Meta-Learning an In-Context Transformer Model of Human Higher Visual Cortex
Muquan Yu, Mu Nan, Hossein Adeli, Jacob S. Prince, John A. Pyles, Leila Wehbe, Margaret M. Henderson, Michael J. Tarr, Andrew F. Luo
TL;DR
The paper tackles the challenge of building generalizable, image-computable encoders for human higher visual cortex under substantial inter-subject variability and data constraints.

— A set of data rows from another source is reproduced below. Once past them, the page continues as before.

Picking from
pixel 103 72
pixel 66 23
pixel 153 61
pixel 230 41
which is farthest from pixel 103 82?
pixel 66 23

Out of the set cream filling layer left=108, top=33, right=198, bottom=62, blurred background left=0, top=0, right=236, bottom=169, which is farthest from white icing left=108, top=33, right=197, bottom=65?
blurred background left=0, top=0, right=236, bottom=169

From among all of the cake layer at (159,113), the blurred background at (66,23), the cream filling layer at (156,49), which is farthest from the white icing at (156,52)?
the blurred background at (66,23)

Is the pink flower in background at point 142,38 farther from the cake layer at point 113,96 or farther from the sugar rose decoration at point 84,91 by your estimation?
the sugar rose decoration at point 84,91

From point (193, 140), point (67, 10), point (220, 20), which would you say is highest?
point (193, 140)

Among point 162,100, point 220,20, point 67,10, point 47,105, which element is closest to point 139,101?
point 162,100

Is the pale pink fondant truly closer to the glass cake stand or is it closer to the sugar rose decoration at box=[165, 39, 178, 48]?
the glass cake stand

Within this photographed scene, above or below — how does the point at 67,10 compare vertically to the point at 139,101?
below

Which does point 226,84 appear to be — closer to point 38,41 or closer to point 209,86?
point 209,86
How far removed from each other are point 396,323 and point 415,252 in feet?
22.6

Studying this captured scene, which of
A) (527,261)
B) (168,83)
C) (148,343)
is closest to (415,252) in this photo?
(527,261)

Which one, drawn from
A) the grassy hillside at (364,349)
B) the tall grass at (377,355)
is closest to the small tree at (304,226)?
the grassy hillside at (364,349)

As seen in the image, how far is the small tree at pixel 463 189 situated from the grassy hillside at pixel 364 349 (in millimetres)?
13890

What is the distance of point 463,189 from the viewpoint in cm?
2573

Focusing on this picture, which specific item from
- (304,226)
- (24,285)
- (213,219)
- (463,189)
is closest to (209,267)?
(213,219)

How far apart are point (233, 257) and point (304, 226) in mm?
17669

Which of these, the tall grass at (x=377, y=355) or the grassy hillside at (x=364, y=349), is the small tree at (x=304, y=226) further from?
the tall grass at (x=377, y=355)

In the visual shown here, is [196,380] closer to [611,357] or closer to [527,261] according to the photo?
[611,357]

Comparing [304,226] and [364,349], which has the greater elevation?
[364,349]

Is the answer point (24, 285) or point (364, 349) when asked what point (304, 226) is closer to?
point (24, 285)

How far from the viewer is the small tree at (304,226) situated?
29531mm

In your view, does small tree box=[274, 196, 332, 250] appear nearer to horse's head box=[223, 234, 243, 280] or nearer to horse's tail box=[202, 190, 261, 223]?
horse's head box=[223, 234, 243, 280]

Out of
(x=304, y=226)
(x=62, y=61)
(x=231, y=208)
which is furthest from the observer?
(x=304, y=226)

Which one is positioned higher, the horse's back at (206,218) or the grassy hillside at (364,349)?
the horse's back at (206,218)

It proposes BraInCoRL, a transformer-based meta-learning framework that performs in-context learning to infer voxelwise encoding functions from a few stimuli without any finetuning on new subjects, leveraging cross-subject data and context from multiple images. The approach demonstrates strong data efficiency and cross-dataset generalization (NSD and BOLD5000), reveals interpretable attention to category-relevant stimuli, and enables language-driven, zero-shot mappings to voxel selectivity. Overall, BraInCoRL provides a foundation model for fMRI encoders that supports rapid, subject-specific cortical mapping and has potential applications in clinical mapping and brain–computer interfaces.
Abstract
Understanding functional representations within higher visual cortex is a fundamental question in computational neuroscience. While artificial neural networks pretrained on large-scale datasets exhibit striking representational alignment with human neural responses, learning image-computable models of visual cortex relies on individual-level, large-scale fMRI datasets. The necessity for expensive, time-intensive, and often impractical data acquisition limits the generalizability of encoders to new subjects and stimuli. BraInCoRL uses in-context learning to predict voxelwise neural responses from few-shot examples without any additional finetuning for novel subjects and stimuli. We leverage a transformer architecture that can flexibly condition on a variable number of in-context image stimuli, learning an inductive bias over multiple subjects. During training, we explicitly optimize the model for in-context learning. By jointly conditioning on image features and voxel activations, our model learns to directly generate better performing voxelwise models of higher visual cortex. We demonstrate that BraInCoRL consistently outperforms existing voxelwise encoder designs in a low-data regime when evaluated on entirely novel images, while also exhibiting strong test-time scaling behavior. The model also generalizes to an entirely new visual fMRI dataset, which uses different subjects and fMRI data acquisition parameters. Further, BraInCoRL facilitates better interpretability of neural signals in higher visual cortex by attending to semantically relevant stimuli. Finally, we show that our framework enables interpretable mappings from natural language queries to voxel selectivity.